TASK INSTRUCTIONS: Give the lines again exactly, from the one holding "When compared, is" to the last line of the listing below, both ends included and nothing added.
----- SUPPLIED RECORDS -----
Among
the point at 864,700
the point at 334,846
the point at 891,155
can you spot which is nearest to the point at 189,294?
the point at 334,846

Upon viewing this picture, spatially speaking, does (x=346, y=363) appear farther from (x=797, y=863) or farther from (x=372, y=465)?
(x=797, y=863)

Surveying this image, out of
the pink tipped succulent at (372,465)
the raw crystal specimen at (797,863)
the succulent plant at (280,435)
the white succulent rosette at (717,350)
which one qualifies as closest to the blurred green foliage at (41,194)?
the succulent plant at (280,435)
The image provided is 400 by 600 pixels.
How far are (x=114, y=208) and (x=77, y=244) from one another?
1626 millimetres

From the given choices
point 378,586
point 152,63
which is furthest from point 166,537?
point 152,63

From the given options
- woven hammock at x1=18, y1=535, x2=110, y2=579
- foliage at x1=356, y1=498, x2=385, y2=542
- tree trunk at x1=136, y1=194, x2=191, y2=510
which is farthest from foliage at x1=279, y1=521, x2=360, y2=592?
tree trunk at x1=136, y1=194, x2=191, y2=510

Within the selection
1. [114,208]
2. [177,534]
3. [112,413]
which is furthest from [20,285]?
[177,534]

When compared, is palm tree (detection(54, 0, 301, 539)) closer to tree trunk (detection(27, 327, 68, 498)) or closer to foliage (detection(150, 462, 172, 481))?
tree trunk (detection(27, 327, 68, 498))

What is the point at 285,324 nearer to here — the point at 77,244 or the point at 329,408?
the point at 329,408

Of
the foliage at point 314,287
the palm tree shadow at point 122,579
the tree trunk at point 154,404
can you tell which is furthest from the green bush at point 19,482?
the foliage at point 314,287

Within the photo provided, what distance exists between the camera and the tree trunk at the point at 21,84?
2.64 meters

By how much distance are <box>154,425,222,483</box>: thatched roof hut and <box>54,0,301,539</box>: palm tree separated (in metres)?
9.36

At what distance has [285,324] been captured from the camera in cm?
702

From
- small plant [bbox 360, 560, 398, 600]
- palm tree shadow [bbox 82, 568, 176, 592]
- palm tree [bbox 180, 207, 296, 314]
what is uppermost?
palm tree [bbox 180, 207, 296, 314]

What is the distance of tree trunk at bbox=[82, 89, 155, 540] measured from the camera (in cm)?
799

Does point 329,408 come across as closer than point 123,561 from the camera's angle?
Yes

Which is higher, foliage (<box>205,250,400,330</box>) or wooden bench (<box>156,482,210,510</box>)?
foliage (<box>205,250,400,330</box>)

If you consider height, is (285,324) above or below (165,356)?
-----
THE ANSWER:
When compared, is palm tree (detection(54, 0, 301, 539)) closer to tree trunk (detection(27, 327, 68, 498)) or closer to foliage (detection(150, 462, 172, 481))?
tree trunk (detection(27, 327, 68, 498))

What is the point at 285,324 nearer to here — the point at 77,244 or the point at 329,408?
the point at 329,408

Of
the foliage at point 314,287
the palm tree shadow at point 122,579
the tree trunk at point 154,404
can you tell which is furthest from the green bush at point 19,482?
the foliage at point 314,287

Within the photo provided, what distance exists between the camera and the tree trunk at the point at 21,84?
2.64 meters

By how much distance are <box>154,425,222,483</box>: thatched roof hut and <box>54,0,301,539</box>: palm tree separated (in metres)?
9.36

At what distance has [285,324] been captured from the camera in cm?
702

From
- small plant [bbox 360, 560, 398, 600]
- palm tree shadow [bbox 82, 568, 176, 592]
- palm tree [bbox 180, 207, 296, 314]
what is uppermost?
palm tree [bbox 180, 207, 296, 314]

What is the distance of tree trunk at bbox=[82, 89, 155, 540] measured from the camera (in cm)?
799

Does point 329,408 come across as closer than point 123,561 from the camera's angle?
Yes

Which is higher, foliage (<box>205,250,400,330</box>) or wooden bench (<box>156,482,210,510</box>)?
foliage (<box>205,250,400,330</box>)

If you consider height, is (285,324) above or below (165,356)?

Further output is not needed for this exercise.